Technology companies have tried to mitigate these problems with techniques such as data rebalancing or algorithmic audit, but these approaches have limitations. In many cases, biases are so ingrained in the data that eliminating them completely is almost impossible. Besides, Who decides what biases are acceptable?? An AI trained to avoid gender discrimination could, accidentally, ignore relevant biological differences in medical contexts.
This chapter reveals a paradox: AI can be a tool to combat injustices, but also a reflection of them. Its fair use not only depends on how you train, but about who controls that training and for what purposes.
The future of work: automation or exploitation?
AI training also has job implications. On the one hand, automation is promised to free humans from repetitive tasks, but on the other, What happens to those who lose their jobs in the process?? Sectors such as journalism, graphic design or translation are already seeing AI replace functions that previously required human skills.

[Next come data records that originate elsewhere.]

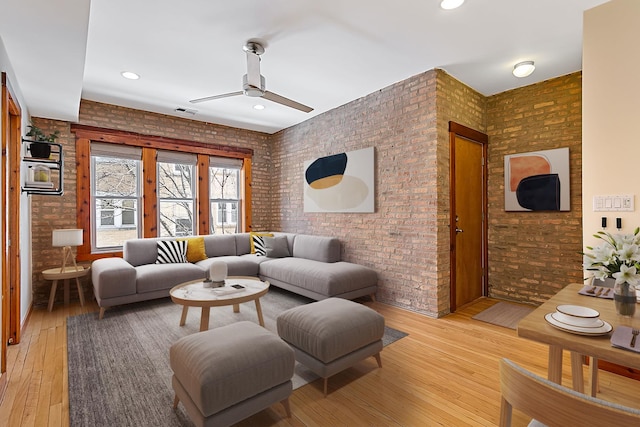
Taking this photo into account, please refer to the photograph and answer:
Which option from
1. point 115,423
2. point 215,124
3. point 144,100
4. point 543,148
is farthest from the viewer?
point 215,124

An emblematic case is that of the data workers, people hired in developing countries to label images or transcribe texts in exchange for minimum wages. These tasks, essentials for AI training, They are usually precarious and poorly paid. Companies like Amazon Mechanical Turk have been criticized for exploiting this labor, creating a new way of invisible work that supports the digital economy.
But the impact goes further. How does AI affect human creativity?? If artists can generate works with a prompt, Will effort and originality lose value?? Some argue that AI democratizes creativity, allowing more people to express themselves, but others fear that it homogenizes art, reducing it to algorithmic formulas.

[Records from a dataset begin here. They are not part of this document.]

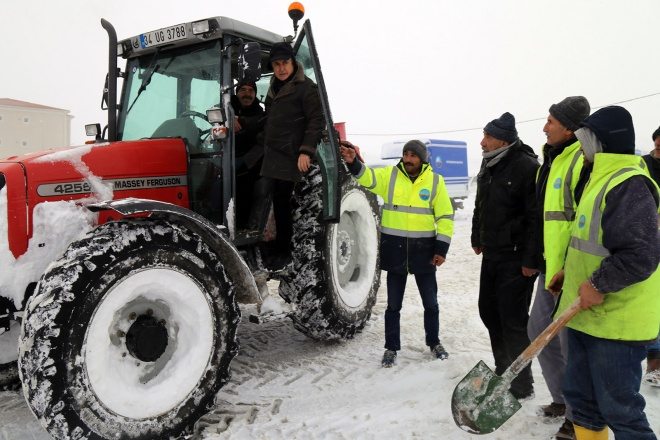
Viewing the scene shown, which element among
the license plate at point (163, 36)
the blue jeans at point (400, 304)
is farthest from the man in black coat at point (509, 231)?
the license plate at point (163, 36)

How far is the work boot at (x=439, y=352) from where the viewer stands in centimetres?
368

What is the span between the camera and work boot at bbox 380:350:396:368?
11.9ft

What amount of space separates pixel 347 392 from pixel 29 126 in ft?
121

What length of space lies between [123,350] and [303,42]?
7.65 feet

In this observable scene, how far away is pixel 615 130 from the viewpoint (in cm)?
202

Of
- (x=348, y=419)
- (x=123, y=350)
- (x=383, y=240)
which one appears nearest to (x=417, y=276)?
(x=383, y=240)

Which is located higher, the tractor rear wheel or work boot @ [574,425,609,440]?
the tractor rear wheel

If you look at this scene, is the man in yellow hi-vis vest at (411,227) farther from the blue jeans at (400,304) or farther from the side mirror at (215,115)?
the side mirror at (215,115)

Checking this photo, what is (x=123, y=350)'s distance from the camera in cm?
254

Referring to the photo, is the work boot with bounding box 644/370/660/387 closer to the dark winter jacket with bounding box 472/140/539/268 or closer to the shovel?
the dark winter jacket with bounding box 472/140/539/268

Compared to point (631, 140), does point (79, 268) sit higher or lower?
lower

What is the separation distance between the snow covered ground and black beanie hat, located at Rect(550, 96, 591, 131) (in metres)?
1.66

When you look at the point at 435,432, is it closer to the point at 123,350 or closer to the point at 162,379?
the point at 162,379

The challenge is to find a balance. AI can be an ally if used to increase human capabilities, not to replace them. For example, in medicine, could help diagnose diseases faster, but always under professional supervision. However, no clear regulations, The risk is that automation benefits only a few companies, deepening inequalities.
Conclusions: towards ethical use of AI
The debate over whether it is fair to use AI for training does not have a simple answer, but chiaroscuros that require reflection. On the one hand, AI has proven to be a powerful tool to solve global problems, from medicine to education. Its ability to process large volumes of data can accelerate scientific discoveries and improve efficiency across multiple sectors.. However, its current development poses serious risks: data exploitation without consent, perpetuation of biases, threat to intellectual property and job insecurity.
To make AI training fair, An ethical and legal framework is necessary that guarantees transparency, equity and respect for the rights of creators and users. This includes:
- Informed consent: The data must be obtained with the explicit permission of its owners, especially in cases of personal information or protected works.
- Fair compensation: Artists, Writers and other creators should be compensated when their works are used to train business models.
- Diversity in datasets: Models should be trained with data representative of all cultures, genders and demographic groups to avoid bias.
- Labor regulation: Workers who contribute to AI training must have decent conditions and fair salaries.
- Human supervision: AI should not completely replace human judgment, especially in critical areas such as justice or health.
Ultimately, Justice in the use of AI does not depend only on technology, but of the decisions we make as a society. Do we want a future where AI serves the common good, or one where it deepens inequalities? The answer is in our hands, and the time to act is now. Only with a balanced approach, that combines innovation with ethics, we will be able to harness the potential of AI without sacrificing our core values.